Mr McKie said he believed defendants were sometimes quicker to settle knowing that barristers were involved from the outset: “I think there is an element of that. We are robust with insurers when required, we vet the case, and only take on the good cases where we are confident of the client winning…
“The significant advantage for clients is that we are preparing the case for trial from the start, because we know the types of issues that clients are going to face when they get to trial.
“Insurers know that. Whereas… [some] traditional solicitors practices may not have the appropriate experience and resource to be able to do that.”
He predicted that, over the next four or five years, “we are going to see more consolidation between barristers and solicitors using this model to work under one roof”.

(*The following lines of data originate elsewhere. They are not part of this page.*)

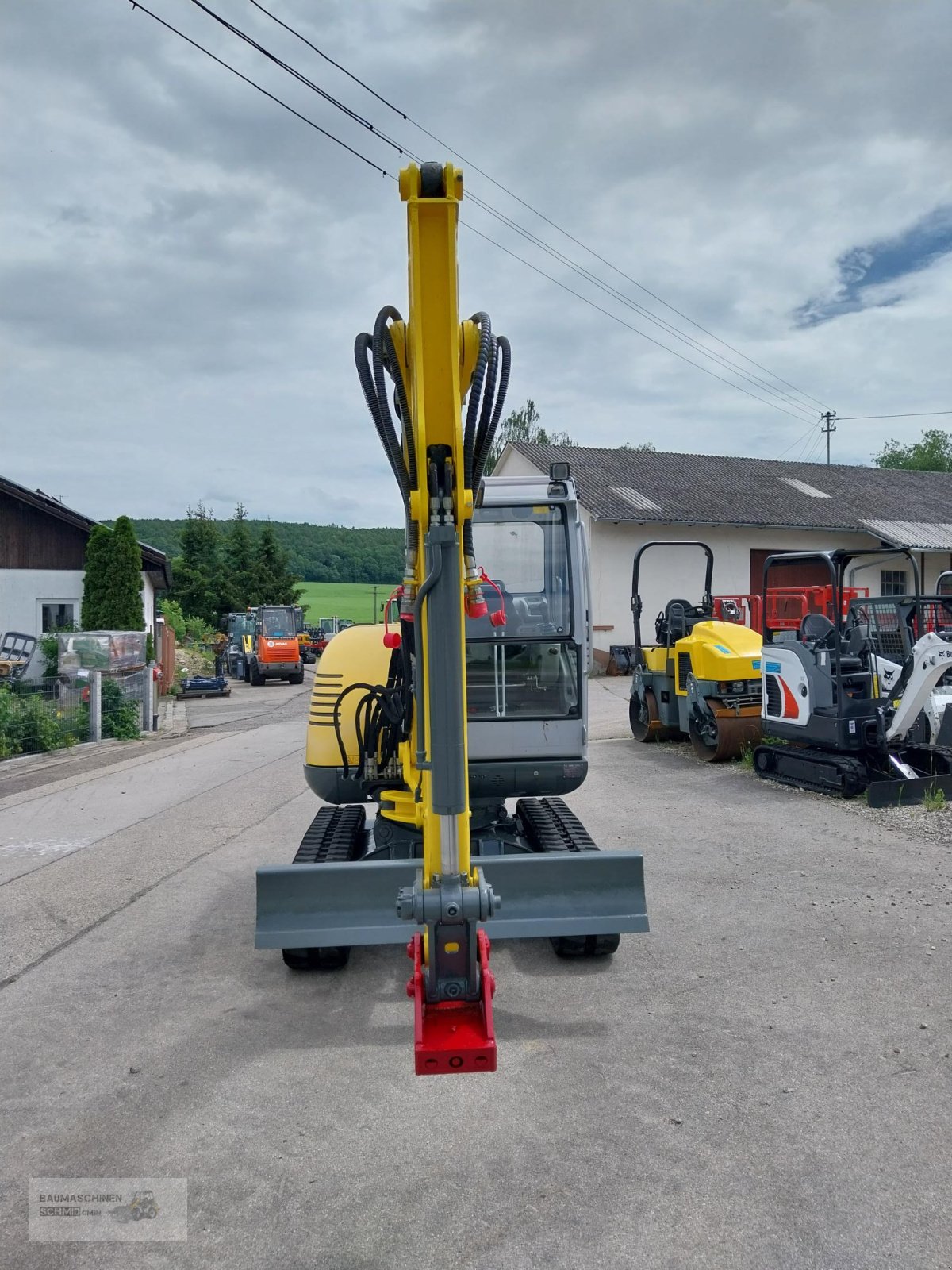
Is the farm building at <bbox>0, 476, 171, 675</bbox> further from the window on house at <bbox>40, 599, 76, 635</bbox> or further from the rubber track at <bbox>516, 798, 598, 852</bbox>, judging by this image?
the rubber track at <bbox>516, 798, 598, 852</bbox>

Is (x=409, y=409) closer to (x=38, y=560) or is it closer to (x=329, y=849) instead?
(x=329, y=849)

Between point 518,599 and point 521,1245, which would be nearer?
point 521,1245

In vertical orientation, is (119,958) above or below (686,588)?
below

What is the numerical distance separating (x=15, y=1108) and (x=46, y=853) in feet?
14.4

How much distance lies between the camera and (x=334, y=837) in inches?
212

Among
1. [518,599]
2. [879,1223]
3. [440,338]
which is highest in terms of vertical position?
[440,338]

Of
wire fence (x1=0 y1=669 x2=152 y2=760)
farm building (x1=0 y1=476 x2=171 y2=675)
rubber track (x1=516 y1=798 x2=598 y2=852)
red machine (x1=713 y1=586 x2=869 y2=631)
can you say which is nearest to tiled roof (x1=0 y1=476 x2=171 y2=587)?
farm building (x1=0 y1=476 x2=171 y2=675)

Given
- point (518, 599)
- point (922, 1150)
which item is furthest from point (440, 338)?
point (922, 1150)

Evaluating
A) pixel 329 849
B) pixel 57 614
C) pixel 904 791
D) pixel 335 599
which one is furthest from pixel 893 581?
pixel 335 599

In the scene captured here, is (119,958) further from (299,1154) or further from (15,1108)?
(299,1154)

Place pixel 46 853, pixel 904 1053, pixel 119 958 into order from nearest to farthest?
pixel 904 1053 < pixel 119 958 < pixel 46 853

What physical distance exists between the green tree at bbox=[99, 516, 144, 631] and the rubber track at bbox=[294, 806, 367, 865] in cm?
1752

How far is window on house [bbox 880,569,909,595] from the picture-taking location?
29281 mm

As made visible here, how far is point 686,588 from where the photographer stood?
86.0 ft
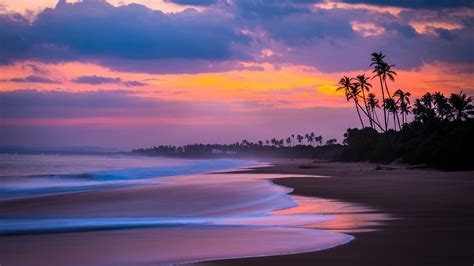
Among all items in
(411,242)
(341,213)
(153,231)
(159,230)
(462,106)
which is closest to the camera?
(411,242)

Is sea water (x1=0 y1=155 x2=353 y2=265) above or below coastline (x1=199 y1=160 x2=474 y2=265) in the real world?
below

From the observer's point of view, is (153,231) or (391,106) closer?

He went on: “Ultimately, you can see that is the way the market is moving as fixed costs for counsel become lower, certainly in the PI market and as the fees get more squeezed – not just in PI but in family and other areas.
“The Bar is going to have to become more commercialised and look at new and innovative ways of working. Otherwise it’s going to be left behind.”
However, Mr McKie insisted: “We are not trying to compete directly with our solicitor clients. Ultimately [direct access] is about a legal services market where the client has a choice.
“I’m not saying we are necessarily better than solicitors. It’s just an alternative model that allows the client to have a different journey and a different choice…
“That’s what the Legal Services Act and de-regulation was intended to achieve; to find the right person to do the right work at the correct level.”